On any campus, the existing power structure is the athletics department, most notably the coach. And, from the beginning, athletes are taught not to rear against or challenge the coach for any reason if they hope to be successful at the collegiate level.

At The Ohio State University, for example, “Coach [Urban] Meyer is their daddy,” said Dr. James Moore, associate provost in the university’s Office of Diversity and Inclusion. “And we may not say it, we may not like it,” but that is the reality of the situation for the players on OSU’s football team.

In addition to their own self-identity and need to achieve on the field for their own adulation, players are under immense pressure not to let the coaches down; some feel the coach’s job may ride on their performance.

For some who have lacked mentorship and the presence of a solid male figure for most of their lives, the relationship with the coach is invaluable. But for others, when they are no longer playing, they feel betrayed and abandoned by coaches who used them up and spit them out, without really preparing them to be productive members of society.

As others on campus try to focus on the “student” aspect, they often find themselves fighting a number of barriers. For starter, many athletes often come to campus in lower academic standing than their fellow students. To fight that deficit requires time dedicated to their studies, time they may or may not have to spare from their athletic obligations, which often run upwards of 60 hours per week (despite the NCAA-mandated 40-hour cap, according to experts).

Felicia Martin, associate athletic director for academic services at Texas Tech University, said it is often a tough balance trying to nurture athletes on campus as truly student-athletes. Between demands on their time via practice and training and travel schedules and the expectations of the athletics department, challenging the existing structure to ensure the athletes are being cared for holistically is not always without reprimand.

For many on the academic side, she said, it is tough for those in support roles to get to a place where they “feel secure enough and comfortable enough to challenge coaches.”

“You know at any given time that you disagreeing with the head coach or saying the wrong thing … could impact your job,” Martin said.

Martin believes that she enjoys some increased job security and flexibility since she reports to both the provost (on the academic side) and the athletic director. But some remain skeptical of the divergence between a true emphasis on the athletes as actual students and their treatment as human capital whose sole purpose is to help the program get the win.
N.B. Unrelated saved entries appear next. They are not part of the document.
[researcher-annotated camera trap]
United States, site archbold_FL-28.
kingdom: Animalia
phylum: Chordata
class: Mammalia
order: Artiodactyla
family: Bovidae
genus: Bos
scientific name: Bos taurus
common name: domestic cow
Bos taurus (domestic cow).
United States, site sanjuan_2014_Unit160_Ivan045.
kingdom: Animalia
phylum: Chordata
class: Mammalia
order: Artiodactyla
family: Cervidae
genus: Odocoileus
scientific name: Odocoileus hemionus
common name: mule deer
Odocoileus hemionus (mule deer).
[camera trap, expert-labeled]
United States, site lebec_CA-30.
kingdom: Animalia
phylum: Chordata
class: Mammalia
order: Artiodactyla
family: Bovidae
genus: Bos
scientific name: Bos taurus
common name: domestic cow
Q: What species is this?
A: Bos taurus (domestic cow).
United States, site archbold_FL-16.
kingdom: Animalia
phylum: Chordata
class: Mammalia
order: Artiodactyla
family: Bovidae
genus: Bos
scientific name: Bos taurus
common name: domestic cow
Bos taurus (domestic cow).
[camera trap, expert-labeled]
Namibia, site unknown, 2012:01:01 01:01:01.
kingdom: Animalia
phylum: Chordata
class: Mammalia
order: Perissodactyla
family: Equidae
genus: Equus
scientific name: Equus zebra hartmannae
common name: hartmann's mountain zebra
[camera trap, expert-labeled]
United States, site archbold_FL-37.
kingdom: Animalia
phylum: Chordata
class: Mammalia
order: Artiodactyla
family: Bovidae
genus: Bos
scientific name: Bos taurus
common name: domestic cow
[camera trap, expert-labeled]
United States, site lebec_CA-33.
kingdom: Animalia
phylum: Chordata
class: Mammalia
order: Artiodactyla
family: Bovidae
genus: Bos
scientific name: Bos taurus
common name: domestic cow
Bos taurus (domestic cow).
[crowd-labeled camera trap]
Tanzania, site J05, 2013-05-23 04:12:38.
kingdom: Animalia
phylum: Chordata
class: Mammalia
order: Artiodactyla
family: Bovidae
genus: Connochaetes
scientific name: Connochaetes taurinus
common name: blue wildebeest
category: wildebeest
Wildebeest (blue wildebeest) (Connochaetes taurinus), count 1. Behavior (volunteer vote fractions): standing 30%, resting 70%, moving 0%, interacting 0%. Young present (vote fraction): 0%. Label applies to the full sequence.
“It doesn’t matter if you’re answering to the provost if the budget still comes from athletics. That’s where the money is, that’s where the control is,” said Dr. Gerald Gurney, a professor at Oklahoma University who has worked extensively with developing athletic policy at the university.

But if, for example, the athletics program in the Southeastern Conference alone netted $1.38 billion this past season, it is difficult to try to convince anyone that athletics should not be driving the bus of priorities on campus. And realistically, as long as television and corporate revenue from athletics continues to skyrocket, and as long as there is such high profitability associated with athletics programs at the major programs, the system is not likely to remove power from coaches at these major programs.